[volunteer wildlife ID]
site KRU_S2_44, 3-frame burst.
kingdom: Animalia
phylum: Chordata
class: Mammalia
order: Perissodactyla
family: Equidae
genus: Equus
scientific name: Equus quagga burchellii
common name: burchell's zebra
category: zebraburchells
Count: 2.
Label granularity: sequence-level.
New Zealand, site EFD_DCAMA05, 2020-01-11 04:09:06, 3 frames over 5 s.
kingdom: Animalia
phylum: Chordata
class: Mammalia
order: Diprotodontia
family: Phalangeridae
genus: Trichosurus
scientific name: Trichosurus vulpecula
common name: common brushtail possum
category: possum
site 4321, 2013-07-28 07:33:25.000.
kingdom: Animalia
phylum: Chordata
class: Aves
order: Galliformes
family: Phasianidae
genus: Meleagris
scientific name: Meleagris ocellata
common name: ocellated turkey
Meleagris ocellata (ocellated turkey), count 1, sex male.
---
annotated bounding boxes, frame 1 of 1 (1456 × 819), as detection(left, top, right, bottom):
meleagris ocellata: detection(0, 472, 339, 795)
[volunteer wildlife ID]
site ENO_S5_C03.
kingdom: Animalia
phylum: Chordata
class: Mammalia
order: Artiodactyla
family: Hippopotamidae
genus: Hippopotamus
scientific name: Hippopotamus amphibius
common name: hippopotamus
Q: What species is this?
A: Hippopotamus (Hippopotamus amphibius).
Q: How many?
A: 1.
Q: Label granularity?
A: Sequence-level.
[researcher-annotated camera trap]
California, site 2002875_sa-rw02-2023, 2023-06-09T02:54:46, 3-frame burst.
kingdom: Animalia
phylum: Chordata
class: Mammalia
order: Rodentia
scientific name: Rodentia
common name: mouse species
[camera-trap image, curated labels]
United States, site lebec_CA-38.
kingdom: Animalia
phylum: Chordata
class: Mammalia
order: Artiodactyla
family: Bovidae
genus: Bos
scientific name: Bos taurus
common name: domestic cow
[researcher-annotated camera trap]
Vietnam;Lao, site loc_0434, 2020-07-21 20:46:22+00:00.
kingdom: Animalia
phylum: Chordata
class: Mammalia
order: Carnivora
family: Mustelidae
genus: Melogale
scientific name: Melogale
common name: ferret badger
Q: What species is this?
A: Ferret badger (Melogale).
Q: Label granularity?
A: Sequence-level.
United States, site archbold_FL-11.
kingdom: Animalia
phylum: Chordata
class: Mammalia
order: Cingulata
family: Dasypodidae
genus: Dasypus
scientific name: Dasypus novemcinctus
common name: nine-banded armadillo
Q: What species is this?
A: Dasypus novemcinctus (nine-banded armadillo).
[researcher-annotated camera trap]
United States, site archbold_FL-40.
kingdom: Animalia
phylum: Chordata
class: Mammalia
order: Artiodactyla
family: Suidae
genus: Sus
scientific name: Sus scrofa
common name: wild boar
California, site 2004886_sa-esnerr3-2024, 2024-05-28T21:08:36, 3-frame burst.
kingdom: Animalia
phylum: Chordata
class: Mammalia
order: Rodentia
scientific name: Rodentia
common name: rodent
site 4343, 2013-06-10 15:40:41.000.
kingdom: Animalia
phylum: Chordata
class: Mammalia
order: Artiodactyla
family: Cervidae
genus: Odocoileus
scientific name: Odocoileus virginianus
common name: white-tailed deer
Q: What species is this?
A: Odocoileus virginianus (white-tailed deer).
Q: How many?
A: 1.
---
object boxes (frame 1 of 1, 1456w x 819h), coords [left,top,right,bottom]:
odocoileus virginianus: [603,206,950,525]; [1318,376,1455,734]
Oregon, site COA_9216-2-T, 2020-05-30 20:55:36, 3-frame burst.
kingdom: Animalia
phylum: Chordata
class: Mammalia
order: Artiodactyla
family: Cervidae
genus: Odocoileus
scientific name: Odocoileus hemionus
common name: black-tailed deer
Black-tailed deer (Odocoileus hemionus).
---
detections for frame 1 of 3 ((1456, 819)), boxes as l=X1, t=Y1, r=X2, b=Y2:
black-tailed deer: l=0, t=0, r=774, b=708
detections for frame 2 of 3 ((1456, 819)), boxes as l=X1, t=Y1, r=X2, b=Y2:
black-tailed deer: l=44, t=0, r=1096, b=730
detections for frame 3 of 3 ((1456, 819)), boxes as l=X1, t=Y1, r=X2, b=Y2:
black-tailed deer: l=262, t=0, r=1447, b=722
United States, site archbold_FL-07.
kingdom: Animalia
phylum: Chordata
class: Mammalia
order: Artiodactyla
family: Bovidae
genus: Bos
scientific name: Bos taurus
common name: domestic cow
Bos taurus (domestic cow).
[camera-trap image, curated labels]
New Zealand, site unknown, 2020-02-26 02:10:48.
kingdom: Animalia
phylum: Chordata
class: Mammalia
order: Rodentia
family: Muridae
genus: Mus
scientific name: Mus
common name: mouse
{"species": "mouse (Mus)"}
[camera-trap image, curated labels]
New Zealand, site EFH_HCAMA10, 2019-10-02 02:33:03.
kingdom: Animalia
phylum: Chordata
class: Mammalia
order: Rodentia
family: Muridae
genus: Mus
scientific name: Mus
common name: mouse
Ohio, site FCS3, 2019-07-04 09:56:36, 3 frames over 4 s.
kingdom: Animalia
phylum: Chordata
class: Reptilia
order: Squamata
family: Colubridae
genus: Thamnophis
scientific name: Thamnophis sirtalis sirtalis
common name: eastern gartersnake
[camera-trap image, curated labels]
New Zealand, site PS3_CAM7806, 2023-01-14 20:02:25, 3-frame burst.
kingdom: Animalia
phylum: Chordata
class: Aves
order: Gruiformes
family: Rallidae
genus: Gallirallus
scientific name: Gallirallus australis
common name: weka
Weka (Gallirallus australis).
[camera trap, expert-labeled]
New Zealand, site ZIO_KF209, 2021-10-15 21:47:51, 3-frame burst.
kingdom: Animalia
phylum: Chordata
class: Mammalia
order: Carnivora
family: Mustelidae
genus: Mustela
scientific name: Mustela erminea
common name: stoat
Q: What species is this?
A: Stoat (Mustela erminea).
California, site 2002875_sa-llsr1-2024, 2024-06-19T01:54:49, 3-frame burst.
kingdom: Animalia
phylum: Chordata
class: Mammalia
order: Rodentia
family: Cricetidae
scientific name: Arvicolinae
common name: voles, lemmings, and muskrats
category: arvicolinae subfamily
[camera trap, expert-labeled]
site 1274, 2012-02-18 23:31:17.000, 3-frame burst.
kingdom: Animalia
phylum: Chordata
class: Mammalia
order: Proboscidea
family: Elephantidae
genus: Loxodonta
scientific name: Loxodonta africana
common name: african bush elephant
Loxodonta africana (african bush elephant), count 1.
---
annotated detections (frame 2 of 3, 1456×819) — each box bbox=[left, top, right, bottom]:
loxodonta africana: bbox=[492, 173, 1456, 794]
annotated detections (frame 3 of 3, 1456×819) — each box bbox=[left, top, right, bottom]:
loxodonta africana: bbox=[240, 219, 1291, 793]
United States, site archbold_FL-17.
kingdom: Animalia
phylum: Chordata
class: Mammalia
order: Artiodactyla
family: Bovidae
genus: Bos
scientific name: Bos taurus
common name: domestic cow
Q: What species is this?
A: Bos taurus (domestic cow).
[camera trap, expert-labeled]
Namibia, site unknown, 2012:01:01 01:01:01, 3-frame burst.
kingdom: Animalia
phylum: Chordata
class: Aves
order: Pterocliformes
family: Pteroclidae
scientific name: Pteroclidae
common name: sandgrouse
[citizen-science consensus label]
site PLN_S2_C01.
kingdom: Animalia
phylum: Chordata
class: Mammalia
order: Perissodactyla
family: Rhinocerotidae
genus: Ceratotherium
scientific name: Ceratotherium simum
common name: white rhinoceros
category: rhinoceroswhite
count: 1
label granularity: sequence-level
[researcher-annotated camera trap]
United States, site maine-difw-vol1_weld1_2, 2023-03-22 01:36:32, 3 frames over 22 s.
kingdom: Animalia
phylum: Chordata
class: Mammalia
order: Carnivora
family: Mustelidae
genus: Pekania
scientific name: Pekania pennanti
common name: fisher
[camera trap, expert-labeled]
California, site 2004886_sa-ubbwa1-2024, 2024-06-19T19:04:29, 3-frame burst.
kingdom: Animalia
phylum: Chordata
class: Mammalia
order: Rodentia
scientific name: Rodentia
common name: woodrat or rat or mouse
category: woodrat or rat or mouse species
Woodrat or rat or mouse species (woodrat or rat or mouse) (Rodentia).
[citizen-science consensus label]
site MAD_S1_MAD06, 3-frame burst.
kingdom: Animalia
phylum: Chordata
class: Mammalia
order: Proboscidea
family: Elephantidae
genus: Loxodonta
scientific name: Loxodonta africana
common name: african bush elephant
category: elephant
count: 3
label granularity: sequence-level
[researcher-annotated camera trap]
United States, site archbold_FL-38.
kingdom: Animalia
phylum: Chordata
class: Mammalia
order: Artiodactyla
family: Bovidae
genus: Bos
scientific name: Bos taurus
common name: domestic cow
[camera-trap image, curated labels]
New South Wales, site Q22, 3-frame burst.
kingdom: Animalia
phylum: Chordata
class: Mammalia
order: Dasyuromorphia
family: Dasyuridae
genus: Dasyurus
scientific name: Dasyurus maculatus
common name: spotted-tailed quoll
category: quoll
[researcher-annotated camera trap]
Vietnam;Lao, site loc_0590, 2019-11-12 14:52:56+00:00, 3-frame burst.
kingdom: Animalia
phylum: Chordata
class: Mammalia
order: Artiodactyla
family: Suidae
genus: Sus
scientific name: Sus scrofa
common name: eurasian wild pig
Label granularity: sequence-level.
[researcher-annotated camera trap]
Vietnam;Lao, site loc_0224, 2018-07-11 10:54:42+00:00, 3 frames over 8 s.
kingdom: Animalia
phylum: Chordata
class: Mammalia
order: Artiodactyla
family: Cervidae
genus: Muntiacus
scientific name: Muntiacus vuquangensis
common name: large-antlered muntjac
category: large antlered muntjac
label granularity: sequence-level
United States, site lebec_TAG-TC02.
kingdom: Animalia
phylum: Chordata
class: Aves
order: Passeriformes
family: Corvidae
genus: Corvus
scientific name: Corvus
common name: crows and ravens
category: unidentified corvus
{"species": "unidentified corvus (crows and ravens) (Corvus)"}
★ ★ ★ ★ ★
* WHAT IS REQUIRED
Please return every line from the material above where the string "Zealand" occurs.

* PROBLEM SOLUTION
New Zealand, site EFD_DCAMA05, 2020-01-11 04:09:06, 3 frames over 5 s.
New Zealand, site unknown, 2020-02-26 02:10:48.
New Zealand, site EFH_HCAMA10, 2019-10-02 02:33:03.
New Zealand, site PS3_CAM7806, 2023-01-14 20:02:25, 3-frame burst.
New Zealand, site ZIO_KF209, 2021-10-15 21:47:51, 3-frame burst.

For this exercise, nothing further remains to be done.